By Samantha Holm | Arts & Culture Editor
As a sophomore, Kendra Guttridge stood backstage with her fellow poet scholars, nervously awaiting her turn to recite her monologue about her understanding of faith. To ease their nerves, the band of poets encouraged one another and did the hokeypokey to make each other laugh. Now, as a junior, Guttridge fondly recalls that memory and believes it’s a testament to the unique community-building element of Diversity Monologues.
“It was just a really sweet moment of courage gathered together,” she said.
Guttridge noted how Diversity Monologues serve the function of uniting the Whitworth community as well. “I think it really lifts and empowers the poet scholars,” she said. “It’s also just so pure that the topic is always going to lead to an individual to talk about really raw and personal experiences. That vulnerability is rarely found on such a large scale.”
Guttridge used her experience from sharing her monologue to assist this year’s potential poet scholars in the writing process. She has served as a member of the planning committee for Diversity Monologues, giving students advice at the writing workshops during February and March.
Director for Student Diversity, Equity and Inclusion (SDEI) Ayaka Dohi spoke to the rationale behind the theme of justice. “The topic of justice was chosen in light of national dialogue and cultural climate,” she said. “SDEI chose the theme of justice as an invitation to reflect on what justice means to our community members individually and collectively, in traditional and creative ways.”

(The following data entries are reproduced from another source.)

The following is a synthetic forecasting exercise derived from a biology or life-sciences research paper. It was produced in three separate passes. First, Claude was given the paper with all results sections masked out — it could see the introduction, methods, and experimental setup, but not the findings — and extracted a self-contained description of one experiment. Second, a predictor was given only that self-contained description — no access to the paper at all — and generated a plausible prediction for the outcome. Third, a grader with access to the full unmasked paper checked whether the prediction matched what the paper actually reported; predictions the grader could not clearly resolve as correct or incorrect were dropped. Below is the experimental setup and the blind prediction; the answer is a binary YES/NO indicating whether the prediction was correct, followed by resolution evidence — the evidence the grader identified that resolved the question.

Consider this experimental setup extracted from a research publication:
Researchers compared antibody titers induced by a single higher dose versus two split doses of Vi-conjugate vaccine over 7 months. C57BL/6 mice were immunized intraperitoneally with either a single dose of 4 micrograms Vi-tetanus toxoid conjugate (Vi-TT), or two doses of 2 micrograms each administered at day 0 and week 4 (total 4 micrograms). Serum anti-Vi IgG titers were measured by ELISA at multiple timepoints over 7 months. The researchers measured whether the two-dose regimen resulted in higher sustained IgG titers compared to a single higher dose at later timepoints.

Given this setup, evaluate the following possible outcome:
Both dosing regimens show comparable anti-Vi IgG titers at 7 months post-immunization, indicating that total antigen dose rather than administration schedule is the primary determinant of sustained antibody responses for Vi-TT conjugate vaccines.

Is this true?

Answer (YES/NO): NO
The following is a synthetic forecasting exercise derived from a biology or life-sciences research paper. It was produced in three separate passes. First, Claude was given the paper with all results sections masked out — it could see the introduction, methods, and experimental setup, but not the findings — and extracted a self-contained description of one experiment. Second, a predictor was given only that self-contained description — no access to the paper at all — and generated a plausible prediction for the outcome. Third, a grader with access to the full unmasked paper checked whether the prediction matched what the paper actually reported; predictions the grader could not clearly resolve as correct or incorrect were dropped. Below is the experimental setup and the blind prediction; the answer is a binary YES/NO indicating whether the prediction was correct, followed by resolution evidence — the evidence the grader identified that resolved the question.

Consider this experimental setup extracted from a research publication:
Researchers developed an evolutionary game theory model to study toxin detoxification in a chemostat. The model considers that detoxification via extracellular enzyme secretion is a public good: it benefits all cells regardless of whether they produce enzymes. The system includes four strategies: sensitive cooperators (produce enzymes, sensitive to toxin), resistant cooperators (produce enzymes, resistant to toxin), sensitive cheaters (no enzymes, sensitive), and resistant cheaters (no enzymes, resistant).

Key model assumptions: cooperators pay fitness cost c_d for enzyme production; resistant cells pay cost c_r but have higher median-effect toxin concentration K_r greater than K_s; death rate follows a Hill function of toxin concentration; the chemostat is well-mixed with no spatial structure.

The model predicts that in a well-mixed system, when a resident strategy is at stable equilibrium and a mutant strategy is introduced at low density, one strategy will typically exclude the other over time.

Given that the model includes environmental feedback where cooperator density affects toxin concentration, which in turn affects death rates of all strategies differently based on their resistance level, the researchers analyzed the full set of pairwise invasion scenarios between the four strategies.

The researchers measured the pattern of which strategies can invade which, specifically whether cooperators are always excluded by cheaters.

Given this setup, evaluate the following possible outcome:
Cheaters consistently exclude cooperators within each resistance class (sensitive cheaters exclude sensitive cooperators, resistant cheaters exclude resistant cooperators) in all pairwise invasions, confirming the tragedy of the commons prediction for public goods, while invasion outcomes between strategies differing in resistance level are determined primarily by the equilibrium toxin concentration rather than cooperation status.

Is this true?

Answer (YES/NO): YES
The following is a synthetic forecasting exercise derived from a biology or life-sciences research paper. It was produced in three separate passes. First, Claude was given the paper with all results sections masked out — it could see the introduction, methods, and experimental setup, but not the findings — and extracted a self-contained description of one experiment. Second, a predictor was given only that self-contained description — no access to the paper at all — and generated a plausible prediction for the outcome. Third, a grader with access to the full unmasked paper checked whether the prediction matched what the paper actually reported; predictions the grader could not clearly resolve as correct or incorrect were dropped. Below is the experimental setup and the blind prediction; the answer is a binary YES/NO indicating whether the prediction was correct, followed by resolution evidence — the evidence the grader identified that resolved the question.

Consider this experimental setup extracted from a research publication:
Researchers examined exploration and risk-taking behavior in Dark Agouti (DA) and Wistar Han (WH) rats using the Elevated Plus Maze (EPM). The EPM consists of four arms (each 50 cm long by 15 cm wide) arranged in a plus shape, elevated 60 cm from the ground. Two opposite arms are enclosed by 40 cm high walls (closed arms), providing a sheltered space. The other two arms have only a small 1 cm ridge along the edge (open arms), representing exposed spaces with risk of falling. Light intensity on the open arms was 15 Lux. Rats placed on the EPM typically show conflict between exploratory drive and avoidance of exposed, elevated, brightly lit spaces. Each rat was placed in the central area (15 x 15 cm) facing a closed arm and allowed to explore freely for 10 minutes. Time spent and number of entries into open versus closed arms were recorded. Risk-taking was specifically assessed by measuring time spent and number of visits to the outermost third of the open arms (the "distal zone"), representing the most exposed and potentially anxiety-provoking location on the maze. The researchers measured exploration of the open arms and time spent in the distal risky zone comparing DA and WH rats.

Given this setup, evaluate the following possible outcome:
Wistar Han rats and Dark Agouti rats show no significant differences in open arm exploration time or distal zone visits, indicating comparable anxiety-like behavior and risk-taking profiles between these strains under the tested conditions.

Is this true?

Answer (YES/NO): NO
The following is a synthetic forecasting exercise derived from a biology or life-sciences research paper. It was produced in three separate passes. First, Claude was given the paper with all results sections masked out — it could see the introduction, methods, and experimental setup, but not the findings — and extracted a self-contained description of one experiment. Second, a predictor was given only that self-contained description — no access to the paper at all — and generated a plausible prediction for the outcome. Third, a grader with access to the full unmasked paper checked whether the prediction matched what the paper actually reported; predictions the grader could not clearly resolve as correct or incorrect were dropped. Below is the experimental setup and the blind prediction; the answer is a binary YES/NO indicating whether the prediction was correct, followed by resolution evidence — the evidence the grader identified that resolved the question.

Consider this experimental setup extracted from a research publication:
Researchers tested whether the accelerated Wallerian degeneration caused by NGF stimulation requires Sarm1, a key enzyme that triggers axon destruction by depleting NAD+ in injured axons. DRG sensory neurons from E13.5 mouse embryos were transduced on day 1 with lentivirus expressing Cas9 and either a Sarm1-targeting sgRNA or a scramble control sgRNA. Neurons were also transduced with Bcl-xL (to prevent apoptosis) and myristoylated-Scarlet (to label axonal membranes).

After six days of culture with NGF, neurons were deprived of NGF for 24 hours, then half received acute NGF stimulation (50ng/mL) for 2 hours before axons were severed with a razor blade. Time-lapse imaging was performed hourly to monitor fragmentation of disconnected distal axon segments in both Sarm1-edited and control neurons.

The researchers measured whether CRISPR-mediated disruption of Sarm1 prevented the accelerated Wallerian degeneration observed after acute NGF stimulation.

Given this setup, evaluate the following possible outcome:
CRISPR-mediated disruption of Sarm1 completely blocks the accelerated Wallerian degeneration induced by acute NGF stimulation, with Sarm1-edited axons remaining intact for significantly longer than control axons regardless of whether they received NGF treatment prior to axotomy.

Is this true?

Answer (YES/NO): YES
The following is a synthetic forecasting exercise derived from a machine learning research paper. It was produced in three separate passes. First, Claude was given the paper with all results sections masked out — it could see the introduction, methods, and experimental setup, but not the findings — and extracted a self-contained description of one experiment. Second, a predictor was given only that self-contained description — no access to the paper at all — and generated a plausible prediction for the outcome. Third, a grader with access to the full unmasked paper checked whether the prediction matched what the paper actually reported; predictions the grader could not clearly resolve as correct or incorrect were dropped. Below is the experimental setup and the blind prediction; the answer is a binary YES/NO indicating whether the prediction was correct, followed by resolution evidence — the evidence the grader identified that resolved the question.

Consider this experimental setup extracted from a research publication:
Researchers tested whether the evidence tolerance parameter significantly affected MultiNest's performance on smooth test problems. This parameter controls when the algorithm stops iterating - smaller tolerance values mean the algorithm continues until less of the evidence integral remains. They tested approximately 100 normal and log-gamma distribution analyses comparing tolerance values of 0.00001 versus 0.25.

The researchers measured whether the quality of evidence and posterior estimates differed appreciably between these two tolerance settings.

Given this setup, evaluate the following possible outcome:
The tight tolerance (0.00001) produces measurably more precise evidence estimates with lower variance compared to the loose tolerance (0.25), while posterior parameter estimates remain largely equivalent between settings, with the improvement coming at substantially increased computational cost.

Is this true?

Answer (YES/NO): NO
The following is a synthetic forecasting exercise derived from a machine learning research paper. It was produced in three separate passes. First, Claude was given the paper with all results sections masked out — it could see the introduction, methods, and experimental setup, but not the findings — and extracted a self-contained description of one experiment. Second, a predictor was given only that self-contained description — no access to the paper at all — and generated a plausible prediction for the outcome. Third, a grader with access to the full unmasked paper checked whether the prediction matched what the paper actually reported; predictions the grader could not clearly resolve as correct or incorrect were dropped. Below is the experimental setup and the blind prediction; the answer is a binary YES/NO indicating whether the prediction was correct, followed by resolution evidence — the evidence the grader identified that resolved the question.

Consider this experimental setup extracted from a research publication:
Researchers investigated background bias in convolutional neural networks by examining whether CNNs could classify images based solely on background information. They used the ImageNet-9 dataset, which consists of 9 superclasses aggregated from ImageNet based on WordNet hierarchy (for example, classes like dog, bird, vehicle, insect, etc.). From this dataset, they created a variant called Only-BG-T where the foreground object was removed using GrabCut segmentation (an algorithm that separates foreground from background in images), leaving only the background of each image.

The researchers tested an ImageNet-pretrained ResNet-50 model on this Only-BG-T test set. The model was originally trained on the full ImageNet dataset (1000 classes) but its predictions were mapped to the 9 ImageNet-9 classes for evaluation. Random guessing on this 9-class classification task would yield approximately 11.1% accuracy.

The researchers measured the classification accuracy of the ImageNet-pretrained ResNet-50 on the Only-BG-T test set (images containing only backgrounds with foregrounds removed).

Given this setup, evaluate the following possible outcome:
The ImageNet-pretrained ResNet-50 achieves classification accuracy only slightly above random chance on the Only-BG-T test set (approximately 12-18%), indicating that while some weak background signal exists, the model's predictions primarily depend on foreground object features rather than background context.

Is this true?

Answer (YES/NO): YES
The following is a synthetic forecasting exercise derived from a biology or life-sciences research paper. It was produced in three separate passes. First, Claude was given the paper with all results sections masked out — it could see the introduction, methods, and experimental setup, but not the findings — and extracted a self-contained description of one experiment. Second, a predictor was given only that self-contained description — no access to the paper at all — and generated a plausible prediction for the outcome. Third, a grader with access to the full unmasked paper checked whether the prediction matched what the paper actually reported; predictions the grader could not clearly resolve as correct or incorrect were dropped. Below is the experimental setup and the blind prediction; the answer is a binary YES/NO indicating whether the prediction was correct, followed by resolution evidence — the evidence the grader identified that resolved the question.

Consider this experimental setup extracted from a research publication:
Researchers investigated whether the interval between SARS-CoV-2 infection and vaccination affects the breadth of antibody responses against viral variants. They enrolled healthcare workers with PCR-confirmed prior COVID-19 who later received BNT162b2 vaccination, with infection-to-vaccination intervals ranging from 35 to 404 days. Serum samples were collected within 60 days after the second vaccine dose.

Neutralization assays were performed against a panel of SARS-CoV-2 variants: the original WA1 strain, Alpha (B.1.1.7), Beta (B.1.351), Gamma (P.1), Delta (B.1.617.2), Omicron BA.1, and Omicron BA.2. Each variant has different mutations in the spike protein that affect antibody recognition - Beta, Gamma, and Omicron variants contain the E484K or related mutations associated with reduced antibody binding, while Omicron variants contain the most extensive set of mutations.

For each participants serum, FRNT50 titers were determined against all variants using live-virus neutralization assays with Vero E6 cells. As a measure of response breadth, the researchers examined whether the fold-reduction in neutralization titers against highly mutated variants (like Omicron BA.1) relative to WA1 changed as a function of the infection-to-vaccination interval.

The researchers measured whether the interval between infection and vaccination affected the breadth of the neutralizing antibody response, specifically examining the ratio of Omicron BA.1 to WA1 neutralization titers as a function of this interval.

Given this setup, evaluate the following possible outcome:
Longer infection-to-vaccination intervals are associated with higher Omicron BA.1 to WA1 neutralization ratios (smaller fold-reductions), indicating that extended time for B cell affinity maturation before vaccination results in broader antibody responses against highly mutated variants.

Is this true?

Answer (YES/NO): YES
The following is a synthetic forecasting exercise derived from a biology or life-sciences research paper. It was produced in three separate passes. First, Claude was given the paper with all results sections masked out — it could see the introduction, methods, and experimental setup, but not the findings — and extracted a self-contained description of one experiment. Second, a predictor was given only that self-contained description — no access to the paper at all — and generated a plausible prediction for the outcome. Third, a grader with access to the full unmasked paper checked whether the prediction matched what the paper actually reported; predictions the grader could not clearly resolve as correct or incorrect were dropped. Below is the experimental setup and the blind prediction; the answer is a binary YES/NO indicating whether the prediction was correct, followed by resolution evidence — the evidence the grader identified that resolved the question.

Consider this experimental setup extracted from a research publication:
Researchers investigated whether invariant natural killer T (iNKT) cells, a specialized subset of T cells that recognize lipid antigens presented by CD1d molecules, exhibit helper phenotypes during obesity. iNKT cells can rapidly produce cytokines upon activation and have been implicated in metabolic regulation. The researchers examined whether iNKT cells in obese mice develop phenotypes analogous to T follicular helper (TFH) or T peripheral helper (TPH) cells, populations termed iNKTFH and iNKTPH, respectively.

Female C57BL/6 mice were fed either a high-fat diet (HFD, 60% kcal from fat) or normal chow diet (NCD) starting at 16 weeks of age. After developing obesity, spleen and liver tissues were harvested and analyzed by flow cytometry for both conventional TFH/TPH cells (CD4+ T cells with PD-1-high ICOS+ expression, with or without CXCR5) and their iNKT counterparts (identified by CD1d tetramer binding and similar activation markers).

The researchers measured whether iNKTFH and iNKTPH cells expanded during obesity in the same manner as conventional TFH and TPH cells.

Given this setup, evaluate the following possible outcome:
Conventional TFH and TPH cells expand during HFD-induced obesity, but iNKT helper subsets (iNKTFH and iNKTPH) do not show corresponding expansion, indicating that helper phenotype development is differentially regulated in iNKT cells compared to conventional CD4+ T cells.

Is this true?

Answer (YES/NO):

Sharing one’s interpretation of justice is equally daunting as it is transformative for poet scholars. According to Diversity Monologues planning committee member Hen Fookes, “For each iteration of Diversity Monologues I’ve attended or participated in, I have grown in understanding the endless dimensions of people with whom I share a world.”
The deadline to submit a monologue for consideration is Monday, March 28 by 5 p.m. On April 28, at 7:15 p.m., consenting poet scholars will perform in Cowles Auditorium. Poet scholars can also opt to publish their monologue in a publication by SDEI. To learn more information, visit the SDEI website.
To anyone considering a monologue, Guttridge said, “I absolutely encourage you. I had wanted to write my monologue for so long, and then I ended up writing it just the week before the deadline,” she said. “So, there’s definitely always time and everyone’s experience is valuable.”